Passage given:
A brain little used is like a library that has only a few books. There is a real scarcity of information. The individual is poorly equipped to face the challenges of life. On the other hand, one who has been brought up in a criminal environment may have put wrong things in his mind and may be very shrewd in the ways that bring “success” criminally, but lacking in the qualities of honesty, mercy and love. And the person who has hate or jealousy in his heart and mind—what does he have to draw upon for guiding his actions? A person who thinks negatively all the time and who sees only the faults and mistakes of others has excluded all the good “books” from his memory “library,” and so has only “books” that feed his hate and critical attitude. Such an individual may be very clever in creating trouble, justifying himself, and so forth, but he should change and begin to develop good patterns of sincere interest in others and in the good things around him.
All of this demonstrates the importance of using our minds on profitable things, really learning. When a person spends his time in idle pursuits, his mind is also “idling.” It is, in a sense, “wasting,” just as his time is also wasted. The Bible recommends keeping the mind on good things. (Phil. 4:8) And the apostle Peter wrote to Christians: “The time that has passed by is sufficient for you to have worked out the will of the nations when you proceeded in deeds of loose conduct, lusts, excesses with wine, revelries, drinking matches, and illegal idolatries.”—1 Pet. 4:3.

Raw records:
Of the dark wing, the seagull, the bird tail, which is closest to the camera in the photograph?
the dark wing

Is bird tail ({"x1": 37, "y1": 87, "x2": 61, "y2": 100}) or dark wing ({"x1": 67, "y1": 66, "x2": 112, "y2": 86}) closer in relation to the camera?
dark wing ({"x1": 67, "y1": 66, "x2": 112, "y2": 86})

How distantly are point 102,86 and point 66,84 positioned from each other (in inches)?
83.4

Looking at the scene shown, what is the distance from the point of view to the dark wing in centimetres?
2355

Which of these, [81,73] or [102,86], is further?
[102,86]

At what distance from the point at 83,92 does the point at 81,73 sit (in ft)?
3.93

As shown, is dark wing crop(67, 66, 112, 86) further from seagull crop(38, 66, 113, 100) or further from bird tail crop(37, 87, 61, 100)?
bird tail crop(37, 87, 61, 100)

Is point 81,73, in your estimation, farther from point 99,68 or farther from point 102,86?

* * *

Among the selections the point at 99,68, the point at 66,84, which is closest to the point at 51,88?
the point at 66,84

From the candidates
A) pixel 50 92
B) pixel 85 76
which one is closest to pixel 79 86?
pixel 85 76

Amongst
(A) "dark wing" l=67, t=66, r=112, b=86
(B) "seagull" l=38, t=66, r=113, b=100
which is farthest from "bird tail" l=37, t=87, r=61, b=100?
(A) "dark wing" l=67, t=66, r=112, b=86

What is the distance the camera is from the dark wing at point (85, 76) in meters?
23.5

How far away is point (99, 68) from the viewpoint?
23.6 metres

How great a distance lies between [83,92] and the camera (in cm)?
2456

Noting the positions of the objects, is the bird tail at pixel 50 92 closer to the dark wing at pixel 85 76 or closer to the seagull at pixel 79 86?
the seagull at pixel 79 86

Work to complete: Pick up the passage on the mind as a library after its last sentence and continue it. The data come from a different source than the passage on the mind as a library.

Response:
Some people will excuse themselves from mental activity with the expression, “I’m too old to learn.” This is not true. It is found that people continue learning at a high rate until their late forties and, actually, learning ability in many persons continues at a high level until the end of their lives.
Sometimes old persons do not answer questions as readily or react as quickly as young people. Why? This is not always due to a slowing down in the nervous system, but is often because older persons are more conservative and cautious. They are more hesitant to make choices under pressure. They have had more experience and often know more, therefore have more things to choose from. While youth may incline toward “snap judgments,” the older person’s conclusions are usually more complete, with greater depth. This is true particularly if the older person has made good use of his mind from youth up.
How Spacious Is Our Memory?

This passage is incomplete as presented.